─── TEXT FOR ANALYSIS ───

Large Language Models have revolutionized code generation and execution tasks, significantly enhancing development efficiency, lowering barriers to coding, and improving code quality. However, existing frameworks struggle to perform well in complex development cycles with various industry standards that heavily rely on coordination and communication. Additionally, we need more suitable data to align the system, especially in highly interactive scenarios.
To address these issues, we developed a multi-agent collaboration system that treats humans and LLMs as agents, enabling them to interact. This system facilitates error correction before execution and allows adjustments based on existing code. To enhance code performance and execution efficiency, we defined meta-agents and meta-tools, abstracting user instructions into modular tasks that can be executed in parallel. We aligned the system by leveraging the data we obtained to achieve continuous self-improvement. Finally, we developed an efficient meta-agent collaboration system integrating interactive code generation and parallelizable system execution feedback, which we call ALICE.

─── MATERIAL PROVIDED ───

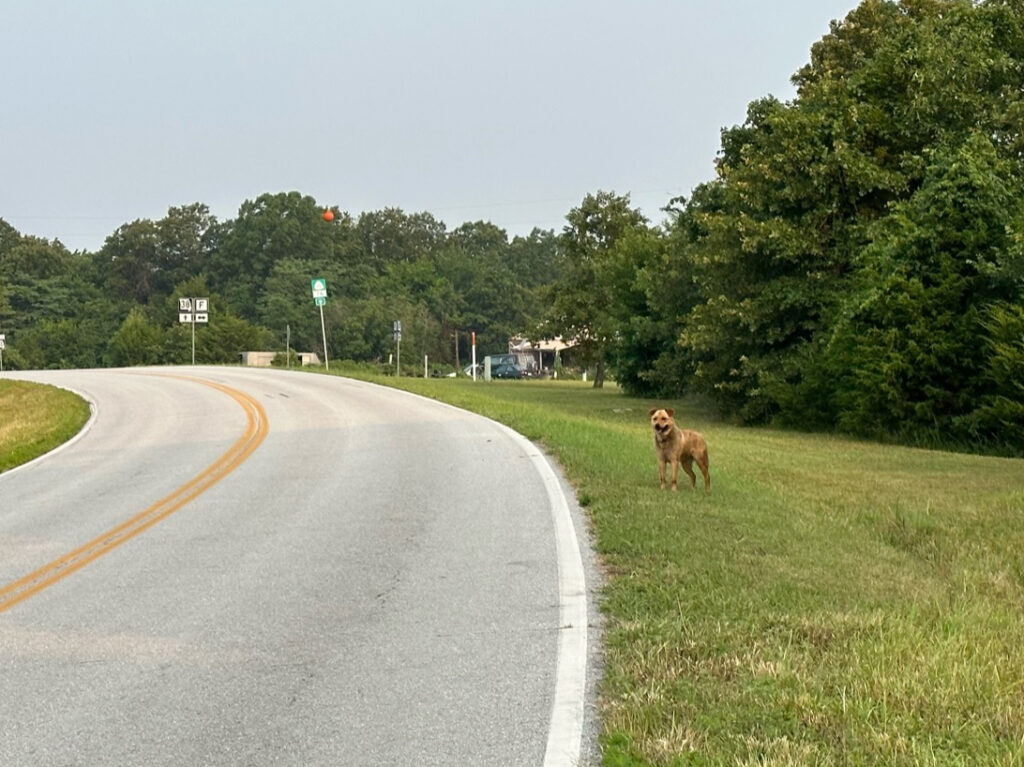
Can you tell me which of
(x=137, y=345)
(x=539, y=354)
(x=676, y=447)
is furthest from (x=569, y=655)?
(x=539, y=354)

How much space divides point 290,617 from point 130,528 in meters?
4.44

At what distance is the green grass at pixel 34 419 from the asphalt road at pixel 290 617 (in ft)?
15.4

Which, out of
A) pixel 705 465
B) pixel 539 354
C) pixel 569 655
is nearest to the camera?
pixel 569 655

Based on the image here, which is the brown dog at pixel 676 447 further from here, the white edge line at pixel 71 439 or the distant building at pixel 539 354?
the distant building at pixel 539 354

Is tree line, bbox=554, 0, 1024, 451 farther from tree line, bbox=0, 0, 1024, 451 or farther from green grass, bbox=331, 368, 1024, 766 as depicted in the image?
green grass, bbox=331, 368, 1024, 766

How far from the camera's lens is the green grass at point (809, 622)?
4309 mm

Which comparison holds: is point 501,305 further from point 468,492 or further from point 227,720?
point 227,720

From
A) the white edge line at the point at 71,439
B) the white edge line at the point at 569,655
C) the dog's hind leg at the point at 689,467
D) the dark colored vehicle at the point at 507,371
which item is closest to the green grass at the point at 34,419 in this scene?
the white edge line at the point at 71,439

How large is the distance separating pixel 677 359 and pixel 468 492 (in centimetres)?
2396

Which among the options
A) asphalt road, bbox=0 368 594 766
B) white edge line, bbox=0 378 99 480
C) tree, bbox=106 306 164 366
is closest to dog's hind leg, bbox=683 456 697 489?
asphalt road, bbox=0 368 594 766

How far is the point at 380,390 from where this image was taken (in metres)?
31.5

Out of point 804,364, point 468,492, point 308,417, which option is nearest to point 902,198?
point 804,364

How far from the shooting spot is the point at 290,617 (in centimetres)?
687

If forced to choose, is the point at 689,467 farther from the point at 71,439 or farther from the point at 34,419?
the point at 34,419
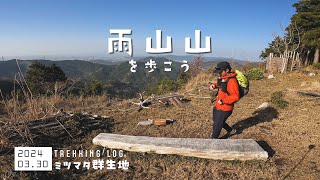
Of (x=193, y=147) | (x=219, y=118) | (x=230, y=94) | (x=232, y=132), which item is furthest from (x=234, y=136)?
(x=193, y=147)

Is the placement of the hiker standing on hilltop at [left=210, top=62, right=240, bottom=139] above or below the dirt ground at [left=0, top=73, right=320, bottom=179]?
above

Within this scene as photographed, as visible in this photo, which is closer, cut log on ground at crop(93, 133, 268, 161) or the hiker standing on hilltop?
cut log on ground at crop(93, 133, 268, 161)

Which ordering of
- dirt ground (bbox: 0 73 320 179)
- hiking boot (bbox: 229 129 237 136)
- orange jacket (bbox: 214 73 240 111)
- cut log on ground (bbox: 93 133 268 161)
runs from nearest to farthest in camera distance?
1. dirt ground (bbox: 0 73 320 179)
2. cut log on ground (bbox: 93 133 268 161)
3. orange jacket (bbox: 214 73 240 111)
4. hiking boot (bbox: 229 129 237 136)

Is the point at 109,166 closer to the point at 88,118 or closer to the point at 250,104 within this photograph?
the point at 88,118

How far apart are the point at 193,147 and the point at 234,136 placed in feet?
5.53

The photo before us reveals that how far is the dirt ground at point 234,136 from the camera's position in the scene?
426 centimetres

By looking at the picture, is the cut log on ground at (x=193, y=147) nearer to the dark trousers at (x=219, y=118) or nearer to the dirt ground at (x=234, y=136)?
the dirt ground at (x=234, y=136)

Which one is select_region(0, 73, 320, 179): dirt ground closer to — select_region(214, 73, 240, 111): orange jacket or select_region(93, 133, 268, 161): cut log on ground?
select_region(93, 133, 268, 161): cut log on ground

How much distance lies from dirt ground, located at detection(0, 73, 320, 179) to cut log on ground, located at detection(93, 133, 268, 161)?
0.40 feet

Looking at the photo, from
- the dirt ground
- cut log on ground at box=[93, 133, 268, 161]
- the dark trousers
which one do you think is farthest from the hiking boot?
cut log on ground at box=[93, 133, 268, 161]

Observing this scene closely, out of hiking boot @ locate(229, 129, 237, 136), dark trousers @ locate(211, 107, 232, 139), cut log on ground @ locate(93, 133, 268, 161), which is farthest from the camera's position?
hiking boot @ locate(229, 129, 237, 136)

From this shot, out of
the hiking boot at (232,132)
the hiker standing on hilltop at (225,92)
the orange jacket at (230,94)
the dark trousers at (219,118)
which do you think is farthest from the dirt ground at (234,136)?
the orange jacket at (230,94)

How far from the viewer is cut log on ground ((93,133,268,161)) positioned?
465 cm

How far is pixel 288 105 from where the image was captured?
28.6 ft
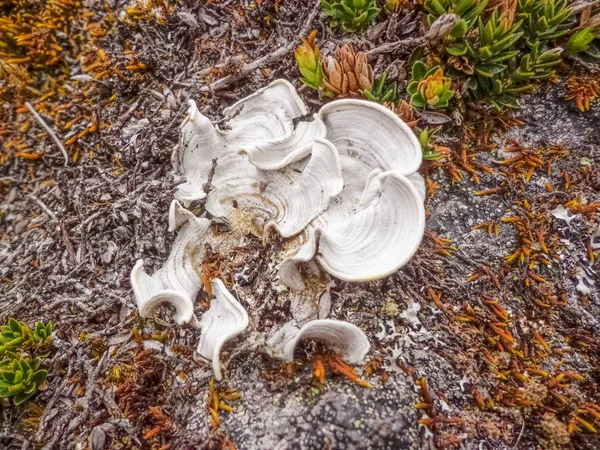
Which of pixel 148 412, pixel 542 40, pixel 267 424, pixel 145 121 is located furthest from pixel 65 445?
pixel 542 40

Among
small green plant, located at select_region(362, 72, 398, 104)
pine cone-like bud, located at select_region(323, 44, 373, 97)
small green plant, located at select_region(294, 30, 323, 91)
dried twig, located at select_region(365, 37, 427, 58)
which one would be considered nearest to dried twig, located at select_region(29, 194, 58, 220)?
small green plant, located at select_region(294, 30, 323, 91)

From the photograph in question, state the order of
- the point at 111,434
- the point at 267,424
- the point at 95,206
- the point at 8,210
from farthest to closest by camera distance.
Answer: the point at 8,210
the point at 95,206
the point at 111,434
the point at 267,424

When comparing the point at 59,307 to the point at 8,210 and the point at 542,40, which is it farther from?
the point at 542,40

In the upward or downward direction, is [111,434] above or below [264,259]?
below

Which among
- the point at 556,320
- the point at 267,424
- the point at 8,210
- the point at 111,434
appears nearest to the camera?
the point at 267,424

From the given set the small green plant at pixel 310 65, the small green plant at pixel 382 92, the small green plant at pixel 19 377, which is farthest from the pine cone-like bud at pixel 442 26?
the small green plant at pixel 19 377

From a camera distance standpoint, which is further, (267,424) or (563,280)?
(563,280)

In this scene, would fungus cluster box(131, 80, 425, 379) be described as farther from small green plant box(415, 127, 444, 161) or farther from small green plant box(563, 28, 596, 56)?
small green plant box(563, 28, 596, 56)

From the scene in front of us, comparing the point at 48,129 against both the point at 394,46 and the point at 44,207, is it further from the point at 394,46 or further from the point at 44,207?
the point at 394,46
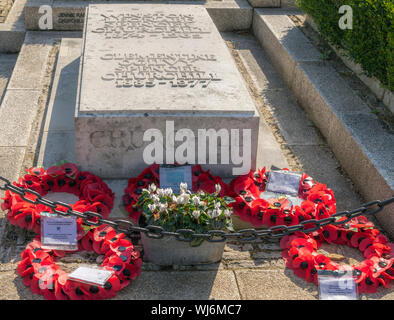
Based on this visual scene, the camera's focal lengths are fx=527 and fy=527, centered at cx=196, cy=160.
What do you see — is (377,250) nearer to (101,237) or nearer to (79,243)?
(101,237)

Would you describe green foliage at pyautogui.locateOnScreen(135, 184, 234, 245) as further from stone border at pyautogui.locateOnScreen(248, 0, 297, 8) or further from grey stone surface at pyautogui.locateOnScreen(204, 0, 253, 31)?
stone border at pyautogui.locateOnScreen(248, 0, 297, 8)

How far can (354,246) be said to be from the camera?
3.92 metres

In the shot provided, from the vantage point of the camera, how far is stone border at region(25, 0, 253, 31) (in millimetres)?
7369

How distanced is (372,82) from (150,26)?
8.16ft

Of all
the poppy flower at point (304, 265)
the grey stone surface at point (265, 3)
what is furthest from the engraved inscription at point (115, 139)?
the grey stone surface at point (265, 3)

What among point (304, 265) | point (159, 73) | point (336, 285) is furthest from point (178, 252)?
point (159, 73)

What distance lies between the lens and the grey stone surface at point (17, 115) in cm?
489

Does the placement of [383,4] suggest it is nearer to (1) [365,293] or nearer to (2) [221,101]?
(2) [221,101]

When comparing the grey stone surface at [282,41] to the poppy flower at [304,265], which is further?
the grey stone surface at [282,41]

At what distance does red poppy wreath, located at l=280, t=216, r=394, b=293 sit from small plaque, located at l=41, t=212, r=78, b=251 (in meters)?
1.50

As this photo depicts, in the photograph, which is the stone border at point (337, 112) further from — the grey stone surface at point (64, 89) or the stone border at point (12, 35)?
the stone border at point (12, 35)

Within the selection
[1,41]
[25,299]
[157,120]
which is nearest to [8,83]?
[1,41]

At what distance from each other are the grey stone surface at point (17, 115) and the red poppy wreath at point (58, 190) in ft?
2.46

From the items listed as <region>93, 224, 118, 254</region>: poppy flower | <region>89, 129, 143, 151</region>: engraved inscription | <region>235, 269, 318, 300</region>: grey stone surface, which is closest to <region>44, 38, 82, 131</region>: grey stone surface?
<region>89, 129, 143, 151</region>: engraved inscription
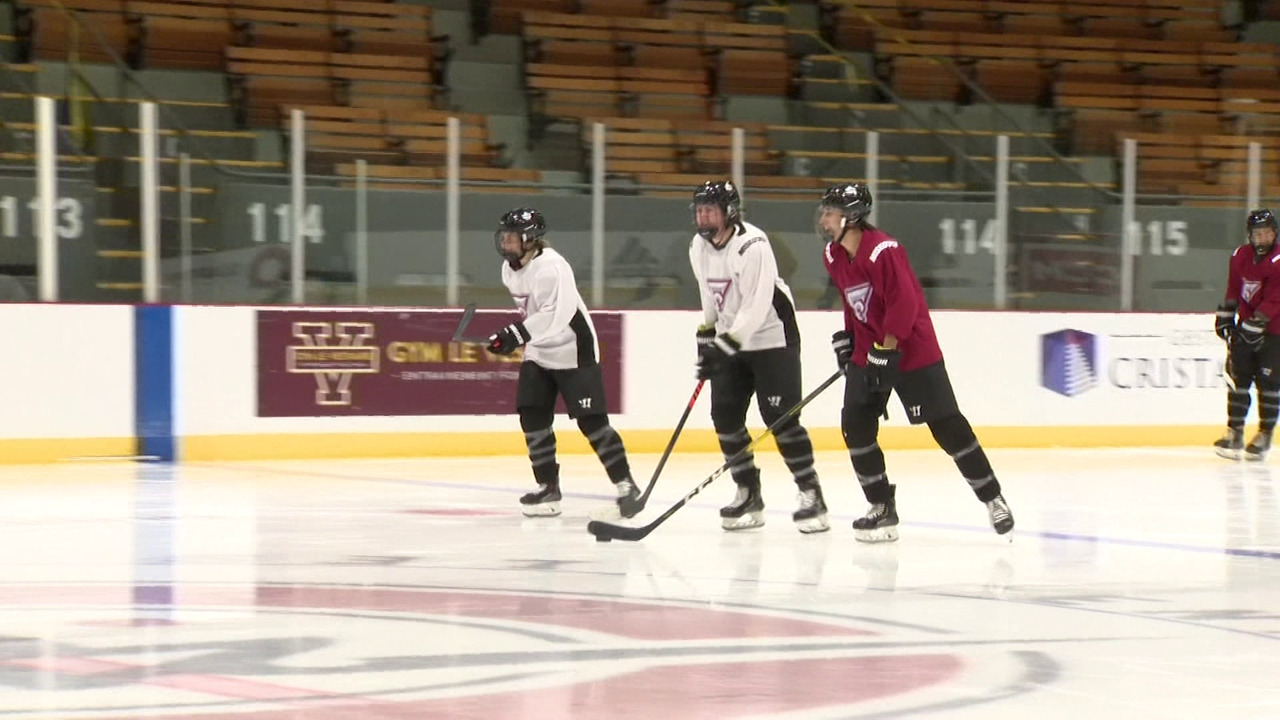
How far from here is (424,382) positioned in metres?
10.9

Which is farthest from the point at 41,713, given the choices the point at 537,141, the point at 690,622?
the point at 537,141

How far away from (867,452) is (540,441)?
4.97 feet

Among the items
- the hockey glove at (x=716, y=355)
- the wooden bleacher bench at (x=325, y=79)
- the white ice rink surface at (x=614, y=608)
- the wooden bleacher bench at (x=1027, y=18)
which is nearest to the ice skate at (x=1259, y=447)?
the white ice rink surface at (x=614, y=608)

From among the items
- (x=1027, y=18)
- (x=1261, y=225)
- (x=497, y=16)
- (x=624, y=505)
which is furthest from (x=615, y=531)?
(x=1027, y=18)

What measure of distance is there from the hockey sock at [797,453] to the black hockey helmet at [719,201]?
2.62 feet

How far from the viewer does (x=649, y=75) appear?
Answer: 13.8m

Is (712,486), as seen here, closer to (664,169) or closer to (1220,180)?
(664,169)

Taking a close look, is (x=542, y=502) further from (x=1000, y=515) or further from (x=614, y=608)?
(x=614, y=608)

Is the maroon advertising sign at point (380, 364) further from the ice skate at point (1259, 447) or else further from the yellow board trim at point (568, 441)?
the ice skate at point (1259, 447)

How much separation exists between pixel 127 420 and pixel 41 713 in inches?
265

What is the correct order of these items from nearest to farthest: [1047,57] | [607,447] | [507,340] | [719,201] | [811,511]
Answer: [719,201] → [811,511] → [507,340] → [607,447] → [1047,57]

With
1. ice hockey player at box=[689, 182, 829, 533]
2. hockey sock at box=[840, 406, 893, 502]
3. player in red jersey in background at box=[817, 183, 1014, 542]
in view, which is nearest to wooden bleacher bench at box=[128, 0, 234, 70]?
ice hockey player at box=[689, 182, 829, 533]

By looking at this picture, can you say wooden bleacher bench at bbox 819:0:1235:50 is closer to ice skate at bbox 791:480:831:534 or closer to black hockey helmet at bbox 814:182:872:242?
ice skate at bbox 791:480:831:534

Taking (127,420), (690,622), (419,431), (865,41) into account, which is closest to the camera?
(690,622)
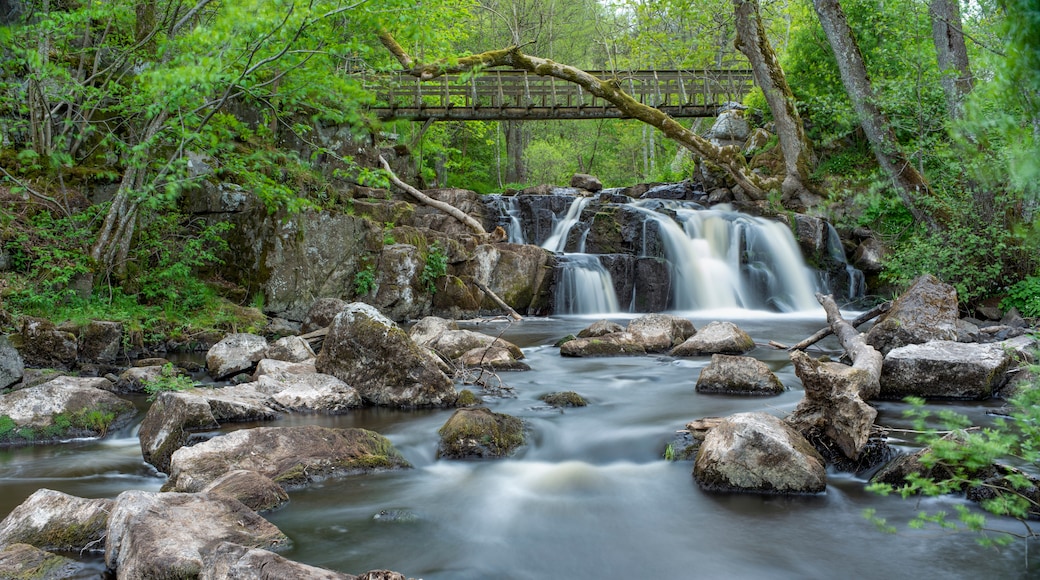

───

=== TASKS TO COMPLETE ===
#1 According to the abstract, what three improvements have Large Language Models brought to code generation and execution tasks?
#2 Answer these from the abstract:
(a) What does the multi-agent collaboration system treat as agents?
(b) What did the developers define to enhance code performance and execution efficiency?
(c) What name is given to the final meta-agent collaboration system?
#3 Copy the abstract's passage starting at "To address these" and ending at "we call ALICE.".
Work from the abstract alone.

=== RESPONSES TO THE TASKS ===
#1
- Significantly enhancing development efficiency
- Lowering barriers to coding
- Improving code quality

#2
(a) Humans and LLMs.
(b) Meta-agents and meta-tools.
(c) ALICE.

#3
To address these issues, we developed a multi-agent collaboration system that treats humans and LLMs as agents, enabling them to interact. This system facilitates error correction before execution and allows adjustments based on existing code. To enhance code performance and execution efficiency, we defined meta-agents and meta-tools, abstracting user instructions into modular tasks that can be executed in parallel. We aligned the system by leveraging the data we obtained to achieve continuous self-improvement. Finally, we developed an efficient meta-agent collaboration system integrating interactive code generation and parallelizable system execution feedback, which we call ALICE.